Morrison and other councilmembers agreed that voting down the transfer station should be the start, not the end, of a process of cleaning up the city’s worst environmental problems and moving in a new economic direction. 

“We need to double down and clean up this neighborhood,” said Councilmember Marcus Bush. “I don’t want this conversation to end here.” 

Residents protest outside National City’s City Hall on Tuesday, Nov. 5, 2025.. / Jim Hinch

Representatives for USD Clean Fuels, the Texas-based petroleum logistics company that sought to build the transfer station, exited the Council chamber immediately following the vote and were unavailable for comment. 

A spokesperson said in a statement emailed on Wednesday that company officials were disappointed by the Council’s vote and “would follow all applicable state and local processes as we meet with project stakeholders and evaluate next steps.” 

Opponents of the project packed the City Council chambers and overflowed into a lobby and an adjacent hearing room.
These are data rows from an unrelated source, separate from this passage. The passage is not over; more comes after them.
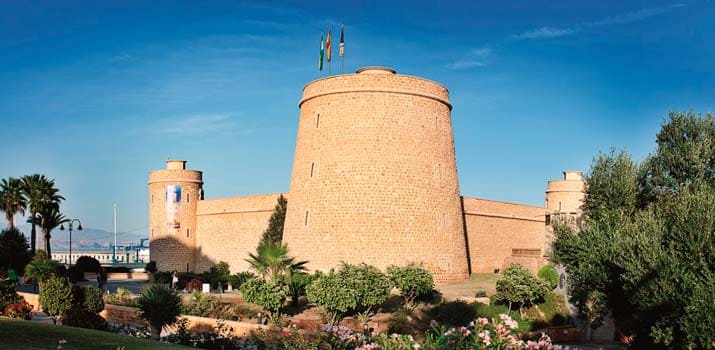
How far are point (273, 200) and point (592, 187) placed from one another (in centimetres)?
1902

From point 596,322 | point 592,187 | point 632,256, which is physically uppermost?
point 592,187

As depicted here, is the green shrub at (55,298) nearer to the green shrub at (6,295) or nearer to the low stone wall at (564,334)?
the green shrub at (6,295)

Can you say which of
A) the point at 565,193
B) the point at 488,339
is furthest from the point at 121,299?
the point at 565,193

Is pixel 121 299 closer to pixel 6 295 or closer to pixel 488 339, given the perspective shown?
pixel 6 295

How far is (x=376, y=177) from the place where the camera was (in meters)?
26.5

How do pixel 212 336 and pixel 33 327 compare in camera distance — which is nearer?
pixel 33 327

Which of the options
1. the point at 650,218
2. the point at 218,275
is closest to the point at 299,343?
the point at 650,218

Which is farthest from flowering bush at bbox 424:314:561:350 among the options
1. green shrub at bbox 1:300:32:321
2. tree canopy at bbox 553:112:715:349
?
green shrub at bbox 1:300:32:321

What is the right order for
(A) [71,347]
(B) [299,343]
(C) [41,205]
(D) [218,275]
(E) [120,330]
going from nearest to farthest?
(A) [71,347] → (B) [299,343] → (E) [120,330] → (D) [218,275] → (C) [41,205]

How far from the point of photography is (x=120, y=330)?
58.0ft

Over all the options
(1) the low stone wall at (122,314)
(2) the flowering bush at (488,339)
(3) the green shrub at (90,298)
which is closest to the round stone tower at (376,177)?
(1) the low stone wall at (122,314)

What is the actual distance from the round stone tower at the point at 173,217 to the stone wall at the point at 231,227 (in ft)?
1.90

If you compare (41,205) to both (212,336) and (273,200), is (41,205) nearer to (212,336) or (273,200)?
(273,200)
They erupted in cheers after the Council vote and said they hoped the vote signaled a change from the city’s longtime reliance on heavy industry. 

“This is a major shift,” said National City resident Cindy Quiñonez, who serves on the city’s traffic commission. “We’ve had a lot of lip service for environmental justice, for providing housing and bringing new businesses for the city…The talk is there but the walk has never happened till tonight.” 

Councilmembers echoed Quiñonez’s statement. Luz Molina, whose west side district would have included the project, said the city already struggles to regulate existing industrial businesses and needs to pivot toward a cleaner economy. 

In an interview following the vote, Molina said she and other councilmembers are pinning their hopes on a planned transformation of part of the city’s waterfront. Plans call for a visitor-friendly district incorporating an expanded bayfront park, an aquatic center, a marina, restaurants and several new hotels. 

“This is the portion [of the waterfront] that we have the greatest ability to do actual true economic development and drive revenues for the city,” Molina said. “This sliver…is on momentum for revitalization.” 

Councilmember Marcus Bush urged residents and environmental advocates who attended Tuesday’s meeting to extend the passion they had shown for defeating the fuel transfer station to an ongoing effort to take on other polluters, including Port of San Diego-bound truck traffic on Interstate 5 and cargo operations at the port’s National City Marine Terminal. 

Bush said next on the city’s agenda should be pushing the port to finalize a long-sought land use plan that would expand the city’s waterfront access and enable more economic development near San Diego Bay. 

Bush said he expected the plan, called the National City Balanced Plan, to appear before the California Coastal Commission later this year. 

If the plan gains Commission approval, its final regulatory hurdle, “We can become more attractive as a destination and build hotels and generate more revenue,” Bush said. “I need to see more of the people who came [to oppose the transfer station] fighting for that.” 

A port spokesperson said port officials share National City’s desire to rebalance waterfront land uses and have worked hard to secure necessary permits and ensure both city residents and port tenants benefit from planned changes. 

“The port’s dedication to seeing this plan through has never changed,” the spokesperson said in a statement. 

Tuesday’s City Council vote came as city leaders have begun looking ahead to next year’s mayoral race, in which Morrison is widely expected to square off for re-election against Councilmember Jose Rodriguez. 

Rodriguez declared his candidacy earlier this year. Morrison said in an interview this week he is still weighing whether to run. Political observers expect a major theme of the campaign to be the city’s economic future as it wrestles with a budget deficit and seeks to turn the page on its industrial past. 

At Tuesday’s Council meeting, Rodriguez and Morrison were in rare agreement that National City’s days as what Rodriguez called an environmental “sacrificial lamb” were over. 

“We had leadership in the past that didn’t think about the long-term consequences” of heavy industry, Rodriguez said. “It doesn’t make sense for our community to take the hit again.”